• Your tasks:
• 1. From the article about the Omandurar building below, set down the part that opens with the words containing "Many suggested it" and closes with "a medical purpose.".
• 2. In the article about the Omandurar building below, which city is Al. Kothai from?

• Passage shown:
---*---

Many suggested it be used for exactly the purpose that the Tamil Nadu government has in mind
From turning it into a multi-specialty medical centre along the lines of the famous Mayo Clinic in the United States to setting it up as the “AIIMS of South India,” to a hospital that will treat the poorest, readers of The Hindu wrote in over the past two weeks asking that the government use the new building in the Omandurar government estate for a medical purpose.
Responding to this newspaper's call to send in their ideas for the building (A building in search of an idea, August 7), readers cited its proximity to the railway station and other transport connections, the broad roads that lead to it, and the number of rooms and other space inside as ideal for a modern medical institution.
There were suggestions the building be used for exactly the purpose that the Tamil Nadu government has in mind for it: “The building can be used as a multi-specialty hospital. Each floor and building can be used for one specialisation such as cardiology, general medicine, psychology, eye care and so on,” wrote Al. Kothai of Coimbatore.
Another reader, Gnanaprakash Shanmugham, wrote in that “owing to the increase in population of Chennai, my suggestion is to make the building an international standard multispecialty hospital, which would relax the head count stress in the other government hospitals in Chennai.”
From New Zealand, Prakash Srivathsan, who described himself as a “native of Madras” suggested that “the new Assembly complex shall be used as an integrated multi-specialty hospital, where all our existing Government Hospital annexes can move in under one roof.”

---*---

• Records:
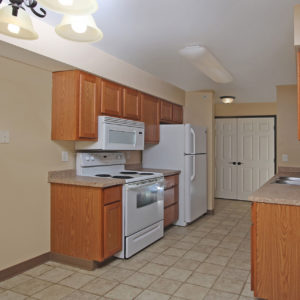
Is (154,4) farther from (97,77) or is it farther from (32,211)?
Result: (32,211)

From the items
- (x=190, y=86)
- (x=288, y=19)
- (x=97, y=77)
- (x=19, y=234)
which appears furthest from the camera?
(x=190, y=86)

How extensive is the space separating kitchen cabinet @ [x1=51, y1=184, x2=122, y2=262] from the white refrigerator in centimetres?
165

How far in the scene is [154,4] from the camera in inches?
86.1

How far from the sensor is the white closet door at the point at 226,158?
6.82 meters

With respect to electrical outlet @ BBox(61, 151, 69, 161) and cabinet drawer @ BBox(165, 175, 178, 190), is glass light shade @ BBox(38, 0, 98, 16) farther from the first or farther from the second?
cabinet drawer @ BBox(165, 175, 178, 190)

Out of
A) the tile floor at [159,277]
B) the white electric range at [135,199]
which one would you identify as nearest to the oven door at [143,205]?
the white electric range at [135,199]

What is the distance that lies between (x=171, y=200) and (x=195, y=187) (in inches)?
22.9

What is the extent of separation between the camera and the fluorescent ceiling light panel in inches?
123

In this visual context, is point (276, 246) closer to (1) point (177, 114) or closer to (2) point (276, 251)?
(2) point (276, 251)

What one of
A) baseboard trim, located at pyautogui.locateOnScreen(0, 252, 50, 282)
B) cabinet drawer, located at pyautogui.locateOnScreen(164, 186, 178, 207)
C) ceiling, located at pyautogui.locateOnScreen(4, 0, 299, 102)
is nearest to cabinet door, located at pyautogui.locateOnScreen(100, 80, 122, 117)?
ceiling, located at pyautogui.locateOnScreen(4, 0, 299, 102)

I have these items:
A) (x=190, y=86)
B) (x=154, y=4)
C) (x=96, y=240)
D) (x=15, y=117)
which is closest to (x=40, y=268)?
(x=96, y=240)

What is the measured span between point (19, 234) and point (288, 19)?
309cm

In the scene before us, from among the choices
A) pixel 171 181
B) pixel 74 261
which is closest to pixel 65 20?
pixel 74 261

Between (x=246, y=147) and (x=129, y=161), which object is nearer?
(x=129, y=161)
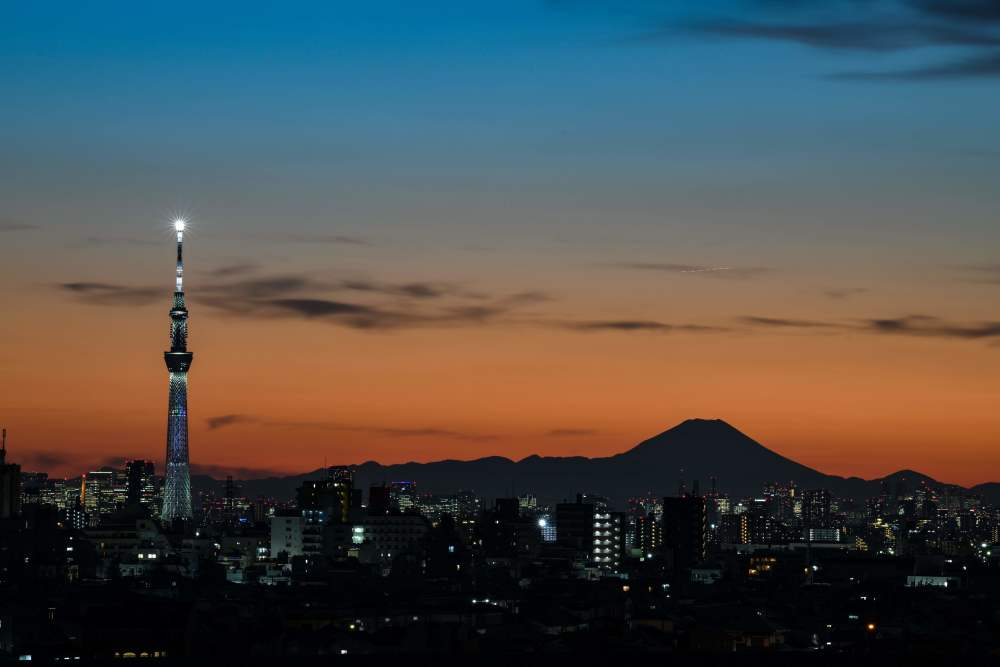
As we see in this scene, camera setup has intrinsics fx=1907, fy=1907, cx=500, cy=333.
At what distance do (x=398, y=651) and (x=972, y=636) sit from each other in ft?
59.8

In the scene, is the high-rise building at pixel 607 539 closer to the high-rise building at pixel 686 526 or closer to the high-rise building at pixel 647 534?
the high-rise building at pixel 686 526

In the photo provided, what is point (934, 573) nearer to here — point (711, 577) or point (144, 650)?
point (711, 577)

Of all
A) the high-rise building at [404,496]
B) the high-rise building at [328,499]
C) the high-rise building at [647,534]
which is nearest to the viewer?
the high-rise building at [328,499]

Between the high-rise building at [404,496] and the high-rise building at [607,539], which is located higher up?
the high-rise building at [404,496]

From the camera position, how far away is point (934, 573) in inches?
4186

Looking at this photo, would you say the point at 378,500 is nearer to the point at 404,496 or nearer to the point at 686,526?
the point at 686,526

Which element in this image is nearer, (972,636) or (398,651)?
(398,651)

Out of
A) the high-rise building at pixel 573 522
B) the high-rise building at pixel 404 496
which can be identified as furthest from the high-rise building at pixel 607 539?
the high-rise building at pixel 404 496

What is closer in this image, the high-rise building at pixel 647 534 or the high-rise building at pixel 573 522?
the high-rise building at pixel 573 522

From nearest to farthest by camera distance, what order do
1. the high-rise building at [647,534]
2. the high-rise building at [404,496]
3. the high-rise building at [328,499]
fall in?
the high-rise building at [328,499], the high-rise building at [647,534], the high-rise building at [404,496]

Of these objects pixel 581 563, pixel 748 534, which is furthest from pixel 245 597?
pixel 748 534

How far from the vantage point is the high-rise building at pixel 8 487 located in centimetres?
12588

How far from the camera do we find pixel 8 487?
5005 inches

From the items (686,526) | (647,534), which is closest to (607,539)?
(686,526)
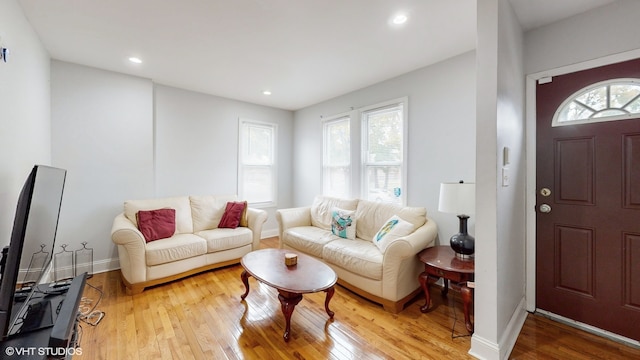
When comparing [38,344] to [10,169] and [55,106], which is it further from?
[55,106]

---*---

• Set of answers:
• 1.
Many suggested it be used for exactly the purpose that the Tamil Nadu government has in mind
From turning it into a multi-specialty medical centre along the lines of the famous Mayo Clinic in the United States to setting it up as the “AIIMS of South India,” to a hospital that will treat the poorest, readers of The Hindu wrote in over the past two weeks asking that the government use the new building in the Omandurar government estate for a medical purpose.

• 2. Coimbatore